The students spent the fourth day in the small town of Iznik about two hours’ drive southeast of Istanbul. Situated on Lake Iznik, the town became the capital of the Byzantine Empire after the Venetians sacked and occupied Constantinople in 1204. For the next 57 years, the ruling Byzantine dynasty operated out of ancient Nicaea (Iznik). But even before that, Nicaea hosted the first Ecumenical Church Council in 325. Upon arrival, Dr. Fedyashin toof the students through the Iznik Archaeological Museum and told them about the evolution and importance of the Nicene Creed, the Christian profession of faith, and how the church became increasingly restrictive towards the semantic openness and nuances of the ancient Greek language in articulating the basic principles of Christianity. The group then proceeded to the 2nd-century Roman theater of Iznik to talk about the evolution of entertainment and public performance from the pagan to the Christian era. They then had lunch on the shore of Lake Iznik in front of where the old Church of St. Neophyte stood where the first Council of Nicaea took place under Emperor Constantine the First. Only the foundations of the building remain and they are under water. After lunch, Dr. Fedyashin ushered the group through the Hagia Sophia Church, where the Seventh and final Ecumenical Council took place in 787. The group then went shopping for the famous Iznik tiles. The group thus visited the sites of six ecumenical councils on this trip: Nicaea (Iznik), Constantinople (Istanbul), and Chalcedon (Kadikoy). Only one site remained unexplored—Ephesus. 

The fifth day began with a tour of the Tekfur Museum, which was part of the Blachernae Palace that stood on the Golden Hord end of the Theodosian Wall, which marked Constantinople’s last line of defense in 1453, when the Ottoman army attacked the Byzantine capital.
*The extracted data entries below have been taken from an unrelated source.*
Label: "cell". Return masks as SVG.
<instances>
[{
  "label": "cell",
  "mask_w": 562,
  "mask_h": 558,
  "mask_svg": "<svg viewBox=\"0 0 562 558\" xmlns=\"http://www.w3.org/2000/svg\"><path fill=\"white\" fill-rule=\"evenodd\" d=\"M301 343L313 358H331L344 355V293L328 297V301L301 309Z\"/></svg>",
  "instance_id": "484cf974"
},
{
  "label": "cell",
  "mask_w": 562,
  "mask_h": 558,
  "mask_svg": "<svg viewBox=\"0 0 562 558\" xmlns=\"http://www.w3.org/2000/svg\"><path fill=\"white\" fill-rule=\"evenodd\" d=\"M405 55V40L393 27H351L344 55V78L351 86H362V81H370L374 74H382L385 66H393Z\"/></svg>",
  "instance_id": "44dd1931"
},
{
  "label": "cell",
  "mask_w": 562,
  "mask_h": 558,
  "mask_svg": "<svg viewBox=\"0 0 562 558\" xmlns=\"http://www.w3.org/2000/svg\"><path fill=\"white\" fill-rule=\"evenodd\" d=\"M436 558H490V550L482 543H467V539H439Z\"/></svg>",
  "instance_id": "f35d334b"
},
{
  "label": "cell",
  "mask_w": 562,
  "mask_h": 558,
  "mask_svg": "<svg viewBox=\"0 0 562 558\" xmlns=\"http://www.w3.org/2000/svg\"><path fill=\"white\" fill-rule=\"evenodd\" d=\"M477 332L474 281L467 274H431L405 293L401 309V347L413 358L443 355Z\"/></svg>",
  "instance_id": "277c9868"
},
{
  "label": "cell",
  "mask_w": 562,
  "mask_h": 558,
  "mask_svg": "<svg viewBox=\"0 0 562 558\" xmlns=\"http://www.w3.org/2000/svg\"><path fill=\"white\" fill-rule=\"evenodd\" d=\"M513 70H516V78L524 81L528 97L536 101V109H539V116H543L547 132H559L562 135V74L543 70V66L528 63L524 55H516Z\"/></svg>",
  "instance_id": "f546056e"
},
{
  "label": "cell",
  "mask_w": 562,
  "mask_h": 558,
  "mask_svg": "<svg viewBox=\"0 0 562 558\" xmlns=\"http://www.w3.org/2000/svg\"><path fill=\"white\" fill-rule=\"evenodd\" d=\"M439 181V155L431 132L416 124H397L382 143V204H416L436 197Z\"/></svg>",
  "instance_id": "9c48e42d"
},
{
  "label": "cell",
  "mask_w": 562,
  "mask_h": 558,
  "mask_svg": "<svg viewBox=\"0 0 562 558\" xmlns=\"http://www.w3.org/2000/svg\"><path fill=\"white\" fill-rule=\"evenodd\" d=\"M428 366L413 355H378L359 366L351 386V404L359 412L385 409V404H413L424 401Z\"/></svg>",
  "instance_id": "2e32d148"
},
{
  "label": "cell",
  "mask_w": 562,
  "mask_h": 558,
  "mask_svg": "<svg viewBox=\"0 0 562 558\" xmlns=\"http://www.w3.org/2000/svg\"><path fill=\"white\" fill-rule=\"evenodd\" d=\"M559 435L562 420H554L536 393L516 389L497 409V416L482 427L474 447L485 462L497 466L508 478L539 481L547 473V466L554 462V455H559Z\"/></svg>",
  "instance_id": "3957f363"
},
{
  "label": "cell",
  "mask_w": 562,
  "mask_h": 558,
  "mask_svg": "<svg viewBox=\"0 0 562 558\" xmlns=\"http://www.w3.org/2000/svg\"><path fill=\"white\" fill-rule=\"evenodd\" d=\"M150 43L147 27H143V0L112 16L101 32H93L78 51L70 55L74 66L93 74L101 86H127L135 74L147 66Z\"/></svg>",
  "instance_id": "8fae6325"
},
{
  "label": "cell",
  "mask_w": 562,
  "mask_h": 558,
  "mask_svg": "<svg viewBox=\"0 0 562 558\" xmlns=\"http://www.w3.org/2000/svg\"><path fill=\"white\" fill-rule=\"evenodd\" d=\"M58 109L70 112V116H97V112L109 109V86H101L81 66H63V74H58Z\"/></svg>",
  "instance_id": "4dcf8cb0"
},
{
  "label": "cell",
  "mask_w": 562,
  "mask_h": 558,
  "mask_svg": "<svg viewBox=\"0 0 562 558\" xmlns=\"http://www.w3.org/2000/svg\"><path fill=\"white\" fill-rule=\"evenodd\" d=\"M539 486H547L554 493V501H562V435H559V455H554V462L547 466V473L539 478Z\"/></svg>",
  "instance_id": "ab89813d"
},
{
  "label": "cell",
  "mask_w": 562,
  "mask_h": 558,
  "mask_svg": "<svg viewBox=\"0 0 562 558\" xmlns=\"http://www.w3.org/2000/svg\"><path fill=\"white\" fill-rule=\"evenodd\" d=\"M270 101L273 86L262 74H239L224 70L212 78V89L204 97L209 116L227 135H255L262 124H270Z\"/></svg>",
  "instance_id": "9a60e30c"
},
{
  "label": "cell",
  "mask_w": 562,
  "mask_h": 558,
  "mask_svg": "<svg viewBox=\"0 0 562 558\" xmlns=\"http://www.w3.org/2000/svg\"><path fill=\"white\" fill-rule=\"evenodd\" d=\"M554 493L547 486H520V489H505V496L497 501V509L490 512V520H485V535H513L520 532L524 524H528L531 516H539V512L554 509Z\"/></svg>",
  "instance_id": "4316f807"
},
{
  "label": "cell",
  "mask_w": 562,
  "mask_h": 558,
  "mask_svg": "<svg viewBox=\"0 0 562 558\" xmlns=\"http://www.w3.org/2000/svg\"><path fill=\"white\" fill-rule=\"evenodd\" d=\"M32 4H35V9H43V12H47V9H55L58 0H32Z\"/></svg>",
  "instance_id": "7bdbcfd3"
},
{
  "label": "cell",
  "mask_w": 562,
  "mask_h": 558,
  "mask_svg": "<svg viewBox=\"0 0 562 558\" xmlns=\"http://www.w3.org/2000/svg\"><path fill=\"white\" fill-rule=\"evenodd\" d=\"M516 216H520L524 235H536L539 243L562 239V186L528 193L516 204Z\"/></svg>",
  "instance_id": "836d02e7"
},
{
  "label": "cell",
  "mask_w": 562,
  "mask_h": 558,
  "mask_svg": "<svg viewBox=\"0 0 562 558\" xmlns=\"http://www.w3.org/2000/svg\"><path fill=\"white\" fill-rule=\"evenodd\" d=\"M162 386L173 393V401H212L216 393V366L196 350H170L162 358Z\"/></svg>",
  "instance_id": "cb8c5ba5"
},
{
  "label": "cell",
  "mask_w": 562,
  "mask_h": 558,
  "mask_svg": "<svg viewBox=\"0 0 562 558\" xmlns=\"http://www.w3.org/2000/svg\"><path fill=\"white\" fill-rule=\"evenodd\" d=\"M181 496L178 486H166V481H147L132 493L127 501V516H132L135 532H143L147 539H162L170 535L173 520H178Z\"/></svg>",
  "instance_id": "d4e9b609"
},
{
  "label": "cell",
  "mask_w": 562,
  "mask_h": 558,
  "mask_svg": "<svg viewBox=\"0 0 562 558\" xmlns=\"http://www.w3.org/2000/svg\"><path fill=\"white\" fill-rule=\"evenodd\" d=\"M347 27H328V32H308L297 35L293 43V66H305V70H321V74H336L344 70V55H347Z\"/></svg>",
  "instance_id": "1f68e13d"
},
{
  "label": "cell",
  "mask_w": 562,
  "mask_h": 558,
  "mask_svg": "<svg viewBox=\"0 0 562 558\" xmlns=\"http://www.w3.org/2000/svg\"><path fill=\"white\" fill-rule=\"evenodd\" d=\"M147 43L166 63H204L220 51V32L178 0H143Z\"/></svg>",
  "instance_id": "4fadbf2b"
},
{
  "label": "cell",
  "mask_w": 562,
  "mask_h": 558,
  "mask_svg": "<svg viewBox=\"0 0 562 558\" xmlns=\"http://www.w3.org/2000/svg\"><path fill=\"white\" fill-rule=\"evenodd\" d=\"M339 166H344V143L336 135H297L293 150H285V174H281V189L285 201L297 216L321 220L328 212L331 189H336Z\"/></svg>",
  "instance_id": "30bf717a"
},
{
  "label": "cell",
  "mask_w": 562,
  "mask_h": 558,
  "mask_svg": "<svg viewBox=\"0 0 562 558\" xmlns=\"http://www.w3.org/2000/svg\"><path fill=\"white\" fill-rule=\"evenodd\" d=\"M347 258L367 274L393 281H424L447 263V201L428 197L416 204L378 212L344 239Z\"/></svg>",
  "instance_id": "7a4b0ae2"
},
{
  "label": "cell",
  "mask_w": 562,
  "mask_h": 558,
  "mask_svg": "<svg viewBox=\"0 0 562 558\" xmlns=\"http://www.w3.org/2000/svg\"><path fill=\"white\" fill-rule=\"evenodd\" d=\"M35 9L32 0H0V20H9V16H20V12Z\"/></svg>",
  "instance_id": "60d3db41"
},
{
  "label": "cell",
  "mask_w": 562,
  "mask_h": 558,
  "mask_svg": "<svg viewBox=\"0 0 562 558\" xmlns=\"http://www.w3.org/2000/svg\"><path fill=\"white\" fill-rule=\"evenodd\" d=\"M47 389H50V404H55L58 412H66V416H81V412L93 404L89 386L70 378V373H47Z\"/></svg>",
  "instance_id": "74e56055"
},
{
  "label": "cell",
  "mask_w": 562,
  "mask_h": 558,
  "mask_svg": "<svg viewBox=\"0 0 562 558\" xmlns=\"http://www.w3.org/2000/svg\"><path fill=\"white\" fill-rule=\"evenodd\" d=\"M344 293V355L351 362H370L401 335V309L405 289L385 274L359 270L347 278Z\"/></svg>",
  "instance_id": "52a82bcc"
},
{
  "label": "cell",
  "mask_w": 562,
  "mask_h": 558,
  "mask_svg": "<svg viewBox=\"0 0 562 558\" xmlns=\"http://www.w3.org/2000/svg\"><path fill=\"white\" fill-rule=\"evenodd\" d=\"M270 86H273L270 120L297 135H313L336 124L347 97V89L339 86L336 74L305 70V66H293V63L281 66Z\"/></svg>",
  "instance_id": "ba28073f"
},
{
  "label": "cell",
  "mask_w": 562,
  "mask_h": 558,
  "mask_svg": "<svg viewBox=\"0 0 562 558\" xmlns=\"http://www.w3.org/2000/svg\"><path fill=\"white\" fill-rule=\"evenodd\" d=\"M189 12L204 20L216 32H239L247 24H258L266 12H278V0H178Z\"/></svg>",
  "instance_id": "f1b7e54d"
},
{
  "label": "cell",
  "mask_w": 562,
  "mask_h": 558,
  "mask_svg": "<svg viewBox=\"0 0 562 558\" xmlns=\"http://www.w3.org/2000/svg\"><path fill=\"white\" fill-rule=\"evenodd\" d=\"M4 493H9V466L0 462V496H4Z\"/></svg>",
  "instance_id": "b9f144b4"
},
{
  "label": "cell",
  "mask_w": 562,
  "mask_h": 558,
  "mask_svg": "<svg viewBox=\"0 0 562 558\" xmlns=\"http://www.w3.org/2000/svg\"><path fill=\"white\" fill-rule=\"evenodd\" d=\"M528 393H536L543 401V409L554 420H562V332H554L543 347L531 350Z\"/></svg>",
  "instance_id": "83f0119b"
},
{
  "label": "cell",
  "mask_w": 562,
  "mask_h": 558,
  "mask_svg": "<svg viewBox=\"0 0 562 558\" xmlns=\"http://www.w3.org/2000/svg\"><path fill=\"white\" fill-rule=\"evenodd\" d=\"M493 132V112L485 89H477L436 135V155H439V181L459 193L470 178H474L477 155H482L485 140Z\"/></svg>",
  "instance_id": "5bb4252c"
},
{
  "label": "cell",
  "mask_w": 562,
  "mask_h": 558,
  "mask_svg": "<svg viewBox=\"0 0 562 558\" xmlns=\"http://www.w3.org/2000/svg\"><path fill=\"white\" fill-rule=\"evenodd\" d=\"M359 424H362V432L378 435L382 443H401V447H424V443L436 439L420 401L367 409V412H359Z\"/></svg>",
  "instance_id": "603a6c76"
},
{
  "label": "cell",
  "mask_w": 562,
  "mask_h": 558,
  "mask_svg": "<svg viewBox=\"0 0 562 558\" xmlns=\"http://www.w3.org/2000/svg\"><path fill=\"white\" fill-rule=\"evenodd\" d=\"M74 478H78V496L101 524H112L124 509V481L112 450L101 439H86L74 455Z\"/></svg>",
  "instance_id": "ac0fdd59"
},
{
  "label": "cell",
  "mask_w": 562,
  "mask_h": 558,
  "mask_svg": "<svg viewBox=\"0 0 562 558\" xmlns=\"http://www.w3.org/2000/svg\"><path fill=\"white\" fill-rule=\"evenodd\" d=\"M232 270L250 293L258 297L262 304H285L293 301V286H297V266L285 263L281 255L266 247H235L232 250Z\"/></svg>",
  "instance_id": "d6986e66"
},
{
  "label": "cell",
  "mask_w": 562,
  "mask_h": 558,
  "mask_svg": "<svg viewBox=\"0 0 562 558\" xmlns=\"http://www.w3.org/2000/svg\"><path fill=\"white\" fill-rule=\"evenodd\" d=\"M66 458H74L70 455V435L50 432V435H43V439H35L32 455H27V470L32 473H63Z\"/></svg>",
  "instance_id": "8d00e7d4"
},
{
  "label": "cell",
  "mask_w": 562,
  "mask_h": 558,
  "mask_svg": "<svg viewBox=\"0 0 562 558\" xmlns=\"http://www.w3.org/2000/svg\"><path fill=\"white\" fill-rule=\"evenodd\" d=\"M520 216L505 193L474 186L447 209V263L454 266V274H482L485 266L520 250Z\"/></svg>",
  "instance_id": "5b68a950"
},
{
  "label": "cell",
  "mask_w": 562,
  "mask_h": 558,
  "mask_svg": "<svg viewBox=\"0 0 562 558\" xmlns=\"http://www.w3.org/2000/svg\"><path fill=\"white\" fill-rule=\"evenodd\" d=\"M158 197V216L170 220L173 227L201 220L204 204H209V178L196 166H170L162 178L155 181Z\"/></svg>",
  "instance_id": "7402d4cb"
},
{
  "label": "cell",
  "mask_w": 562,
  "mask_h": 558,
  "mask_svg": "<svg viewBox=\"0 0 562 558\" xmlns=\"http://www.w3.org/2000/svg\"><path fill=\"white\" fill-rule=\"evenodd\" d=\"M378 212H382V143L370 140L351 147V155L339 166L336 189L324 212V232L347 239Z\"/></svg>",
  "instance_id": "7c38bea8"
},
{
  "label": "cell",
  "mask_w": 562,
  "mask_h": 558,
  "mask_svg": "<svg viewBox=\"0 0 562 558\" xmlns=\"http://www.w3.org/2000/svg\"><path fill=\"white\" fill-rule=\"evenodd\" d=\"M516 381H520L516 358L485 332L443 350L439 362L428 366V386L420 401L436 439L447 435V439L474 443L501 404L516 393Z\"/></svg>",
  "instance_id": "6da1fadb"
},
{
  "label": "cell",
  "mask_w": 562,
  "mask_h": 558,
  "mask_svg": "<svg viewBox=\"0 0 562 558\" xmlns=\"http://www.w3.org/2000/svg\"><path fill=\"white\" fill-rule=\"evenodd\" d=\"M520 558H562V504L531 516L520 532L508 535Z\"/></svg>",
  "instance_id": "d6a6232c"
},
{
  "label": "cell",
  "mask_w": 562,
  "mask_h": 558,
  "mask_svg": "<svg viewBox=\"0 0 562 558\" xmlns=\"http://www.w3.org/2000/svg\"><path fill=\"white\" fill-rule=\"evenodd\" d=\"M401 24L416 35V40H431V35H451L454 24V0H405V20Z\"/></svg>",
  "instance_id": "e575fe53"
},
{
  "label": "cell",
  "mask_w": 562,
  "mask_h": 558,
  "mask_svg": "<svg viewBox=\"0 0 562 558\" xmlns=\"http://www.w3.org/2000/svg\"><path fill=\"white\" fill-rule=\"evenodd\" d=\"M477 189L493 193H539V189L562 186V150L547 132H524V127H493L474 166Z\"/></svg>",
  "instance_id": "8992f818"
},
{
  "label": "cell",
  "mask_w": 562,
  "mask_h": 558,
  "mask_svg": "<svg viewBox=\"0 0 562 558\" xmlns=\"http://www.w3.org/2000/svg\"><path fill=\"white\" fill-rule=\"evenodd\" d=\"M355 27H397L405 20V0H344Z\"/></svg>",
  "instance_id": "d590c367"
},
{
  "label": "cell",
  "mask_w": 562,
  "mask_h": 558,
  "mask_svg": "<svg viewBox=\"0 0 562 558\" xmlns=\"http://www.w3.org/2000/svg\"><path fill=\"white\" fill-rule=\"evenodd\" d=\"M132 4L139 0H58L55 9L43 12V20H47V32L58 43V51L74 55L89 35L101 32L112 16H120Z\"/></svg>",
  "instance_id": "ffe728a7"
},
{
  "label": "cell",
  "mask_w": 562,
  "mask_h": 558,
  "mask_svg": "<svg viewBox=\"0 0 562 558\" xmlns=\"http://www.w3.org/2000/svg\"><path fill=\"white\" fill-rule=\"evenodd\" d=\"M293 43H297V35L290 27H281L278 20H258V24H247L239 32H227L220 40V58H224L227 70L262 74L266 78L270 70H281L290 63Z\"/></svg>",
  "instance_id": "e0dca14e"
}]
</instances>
Dr. Fedyashin gave the students a tour of the site where the last Byzantine Emperor Constantine XI took leave of his family and imperial court to join the capital’s defensive forces. Restored and reopened in 2017, the Tekfur Palace offers spectacular views from its rooftops to the extent of the city as it was in the fifteenth century. The group walked along the remaining section of the wall with a stop to see one of the best monuments of Byzantine architecture, the Chora Church. Recently reopened, the Chora Church is also the functioning Kariye Mosque. The Turkish government has made it accessible to the public, however. And people interested in 14th-century Byzantine frescoes and mosaics will find a rare treasure here. Preserved by the Ottomans because they plastered over the original decorations, the art in Chora is stunning. Off the beaten tourist track, it is a visual record of late Byzantine interpretations of three Christian stories. The frescoes depict Judgment Day. The two sets of extensive mosaics depict the lives of the Virgin Mary and Christ. After lunch, the group continued their three-hour walk back to the historic district. It passed under the Valentinian Aqueduct, a marvel of Byzantine engineering, and visited Shekhzade and Suleimaniye mosques designed by the renowned Ottoman architect Mimar Sinan. It finished the tour by visiting Sinan’s tomb. 

Since the students’ flight did not leave until late afternoon of the sixth day, Dr. Fedyashin took the group on an extensive morning tour of Dolmabahçe Palace, the European-style residence of the last Ottoman sultans, and the site where Kemal Atatürk died in November of 1938. After that, the group made its way to the airport for their long journey back to Washington, DC.